Top of Document excerpt
Unispectral is developing a hyper-spectral digital camera that could eventually be built into a smartphone. The camera boasts improved resolution and low light performance, but the most interesting aspect is that it miniaturizes a sensor that would allow the camera to detect an object's "hyperspectral signature" -- electromagnetic identifiers not visible to the human eye. Paired with a sophisticated database of these signatures, the camera could act like a spectrometer, identifying the chemical makeup of foods or drinks it photographs.

"The optical element acts as a tunable filter and the software — an image fusion library — would support this new component and extract all the relevant information from the image," Tel Aviv University Professor David Mendolvic said in a release from the university last year. "We predict hyperspectral imaging will play a major role in consumer electronics, the automotive industry, biotechnology, and homeland security."

In an interview with Israeli newspaper Globes, Unispectral CEO Rami Feig discussed some possible health-related applications.

"The component that we are developing can break down light for other components. Hundreds of shades," he said. "This technology allows us to check if a certain fruit is fresh and if a drug before us is branded or fake and whether milk contains bacteria."

Consumer spectrometry for health purposes has something of a muddy recent history in digital health: three different companies that have attempted to tackle the space have  (we summed up that story in an article last November). On the other hand, a small handheld spectrometer called SCiO, from Consumer Physics (another Tel Aviv company) still seems like it's on the level.

In any event, building the spectrometer directly into a smartphone camera would add a new level of convenience to the offering, and the presence of Samsung as an investor could indicate an early interest in incorporating this technology into Samsung phones when it's ready.
Bottom of Document excerpt
Top of Record excerpts
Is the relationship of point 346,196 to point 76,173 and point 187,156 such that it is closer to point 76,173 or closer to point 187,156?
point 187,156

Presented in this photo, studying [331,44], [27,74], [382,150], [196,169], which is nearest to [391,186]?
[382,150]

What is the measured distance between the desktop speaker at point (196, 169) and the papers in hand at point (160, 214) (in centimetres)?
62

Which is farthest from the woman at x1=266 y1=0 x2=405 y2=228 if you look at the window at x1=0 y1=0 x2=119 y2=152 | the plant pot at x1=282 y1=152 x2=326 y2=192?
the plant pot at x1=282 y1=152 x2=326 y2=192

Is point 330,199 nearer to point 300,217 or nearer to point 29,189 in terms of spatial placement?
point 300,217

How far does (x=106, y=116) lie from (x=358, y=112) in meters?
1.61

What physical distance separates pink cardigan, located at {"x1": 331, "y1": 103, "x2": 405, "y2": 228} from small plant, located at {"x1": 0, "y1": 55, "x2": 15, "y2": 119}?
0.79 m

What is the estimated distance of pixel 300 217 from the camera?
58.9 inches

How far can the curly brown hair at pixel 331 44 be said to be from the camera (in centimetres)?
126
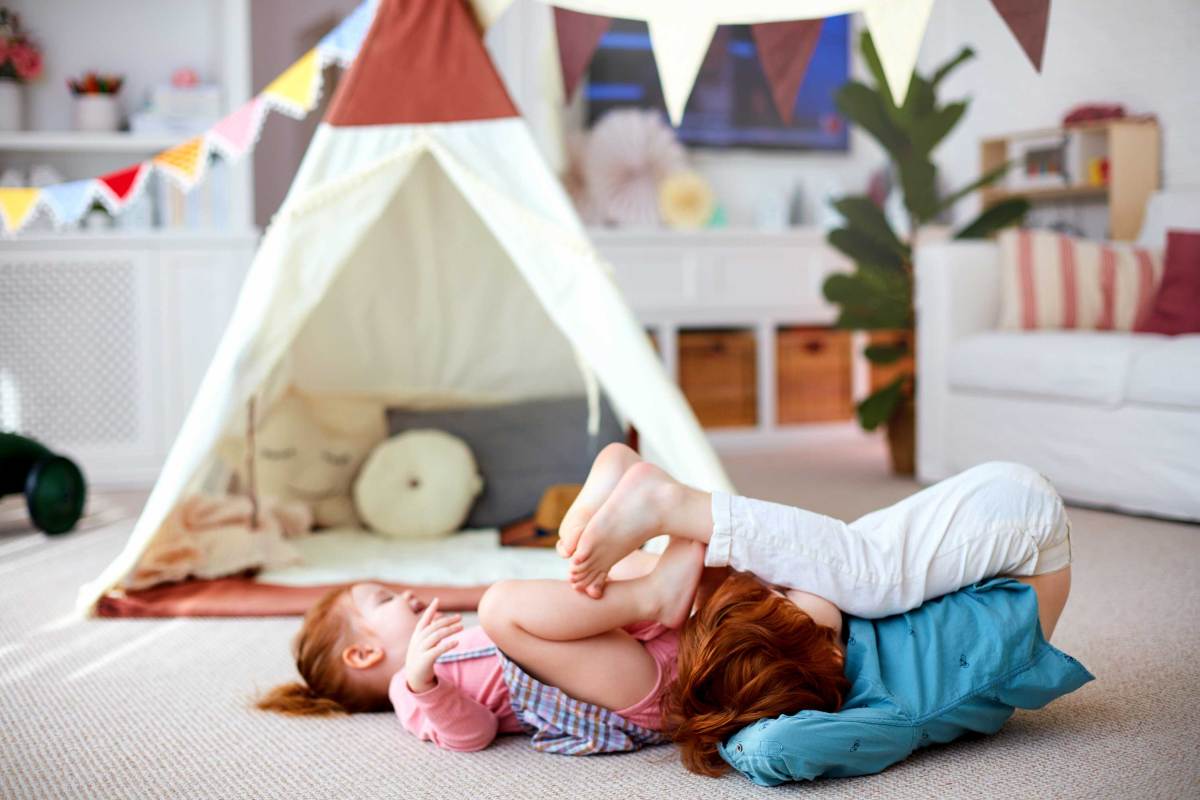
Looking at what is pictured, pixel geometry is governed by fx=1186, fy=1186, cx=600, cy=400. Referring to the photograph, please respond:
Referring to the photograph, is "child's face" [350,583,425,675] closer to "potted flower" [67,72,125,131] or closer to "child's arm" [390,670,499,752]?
"child's arm" [390,670,499,752]

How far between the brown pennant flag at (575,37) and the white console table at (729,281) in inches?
84.4

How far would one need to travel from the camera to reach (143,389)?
4.02 m

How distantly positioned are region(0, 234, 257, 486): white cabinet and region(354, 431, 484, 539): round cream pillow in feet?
4.54

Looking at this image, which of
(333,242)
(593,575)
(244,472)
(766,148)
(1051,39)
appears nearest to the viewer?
(593,575)

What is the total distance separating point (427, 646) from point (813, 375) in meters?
3.59

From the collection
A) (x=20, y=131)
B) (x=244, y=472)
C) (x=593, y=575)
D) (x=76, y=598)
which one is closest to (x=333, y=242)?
(x=244, y=472)

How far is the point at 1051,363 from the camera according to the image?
10.8ft

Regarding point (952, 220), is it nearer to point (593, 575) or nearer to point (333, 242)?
point (333, 242)

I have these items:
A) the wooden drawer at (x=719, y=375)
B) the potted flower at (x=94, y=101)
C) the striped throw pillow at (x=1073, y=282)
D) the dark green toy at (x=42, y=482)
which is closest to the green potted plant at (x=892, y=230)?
the striped throw pillow at (x=1073, y=282)

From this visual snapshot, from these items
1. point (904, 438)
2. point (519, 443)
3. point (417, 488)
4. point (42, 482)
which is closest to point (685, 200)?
point (904, 438)

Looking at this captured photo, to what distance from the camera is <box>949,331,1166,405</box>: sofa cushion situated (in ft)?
10.2

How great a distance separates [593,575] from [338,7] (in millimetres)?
4005

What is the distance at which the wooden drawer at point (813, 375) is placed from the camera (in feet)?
15.6

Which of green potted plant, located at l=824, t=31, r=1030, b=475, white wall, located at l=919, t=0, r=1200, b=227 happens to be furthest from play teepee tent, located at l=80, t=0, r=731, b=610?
green potted plant, located at l=824, t=31, r=1030, b=475
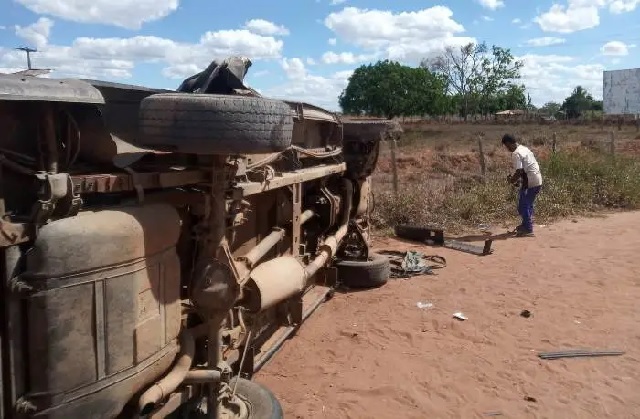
Bottom of Record excerpts
Translate this sentence from the piece on Unispectral's camera into Spanish: "Unispectral is developing a hyper-spectral digital camera that could eventually be built into a smartphone."

__Result of the task__
Unispectral está desarrollando una cámara digital hiperespectral que con el tiempo podría integrarse en un teléfono inteligente.